# My husband is "confused"



## mandyliza (Jan 31, 2010)

HI-

I had brain surgery for my epilepsy back in August. I'm doing well. He had a month off from school to help me recouperate. While still working a full-time job, he decided that he still wanted to take on TWO classes come September, even though I was still at home all day by myself for another month after surgery. He didn't see any problem with it. One day, he said that I was upset with him not giving me any attention and as he was saying "HEY! I stayed overnight with you at the hospital!", I said "that was then, this is now!". I apologized THEN. Although I will admit, I am still hurting from that. A month prior to surgery, he had told me he didn't know if he would be able to stay with me overnight because of work. 

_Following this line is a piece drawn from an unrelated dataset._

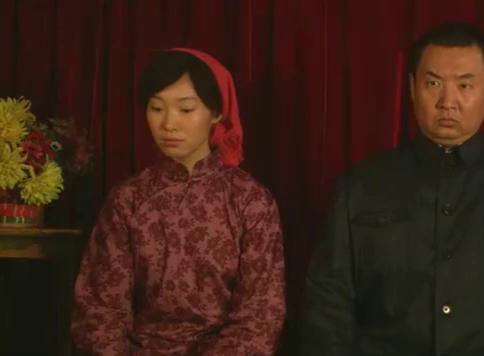 老马和慧兰来到照相馆,他们准备照结婚照,可是他们都很拘束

Well, now he's holding this event against me. I left for a week to my father's back in Nov. when he was saying he was 'confused' and didn't know what he wanted. When I came back, he said that was the best thing we could have done. He agreed to go to marriage counseling, but while talking last night, he admited that I could see that he still wasn't TRYING to help the marriage. I am trying like hell. I'm reading books, changing what I say and do, but he admited that he really isn't. He says 'why can't we just stay positive?' 

Is it wrong to just 'stay positive' like he says? Or should he be trying AND staying positive? It just makes it sound like he doesn't want to try, and it hurts so badly. I'm not bringing up the past, because you don't get anywhere with that. So he's confusing the living daylights out of me...

Help me 

Mandyliza


----------



## Blanca (Jul 25, 2008)

My H was like this in the beginning of our marriage. He wanted me to drop my issues with the marriage for the sake of being positive. But of course nothing in the marriage bothered him because he wasnt even emotionally in the marriage. 

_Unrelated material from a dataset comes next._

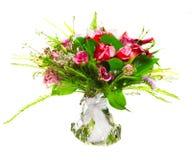 Blumenstrauß von Callas und von Rosen Stockfotografie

I dont think you should stay positive if you dont feel positive. I never did. i think i was in a bad mood for four years straight. I cant pretend to be happy. it would really bother me when he seemed so nonchalant about how i felt. i wanted him to be bothered like me. but after awhile, and doing some boundary books, i realized that if he felt ok, then i couldnt judge him for that. I had to take care of my problem, since it seemed it was solely my problem at that point. 

I decided that if he wasnt going to work on the marriage, i wasnt either. i threw away every marriage book i owned, and all my lingerie. i started picking up my own hobbies and basically ignoring him. it only took him six months to realize it. and even that was only semi-effective. But, i am happier and that is what i was going for anyway.


----------



## mandyliza (Jan 31, 2010)

Thank you. I definitely need to concentrate on myself more. I'm going to try at least!!!


----------



## rick_bachman (Jan 27, 2010)

I saw a post on another message board that I found interesting. Basically it spoke to fights and things that break up a marriage (not specific events, but in general). Each fight is a chance for the couple to grow and accept the new changes the other person wants/expects.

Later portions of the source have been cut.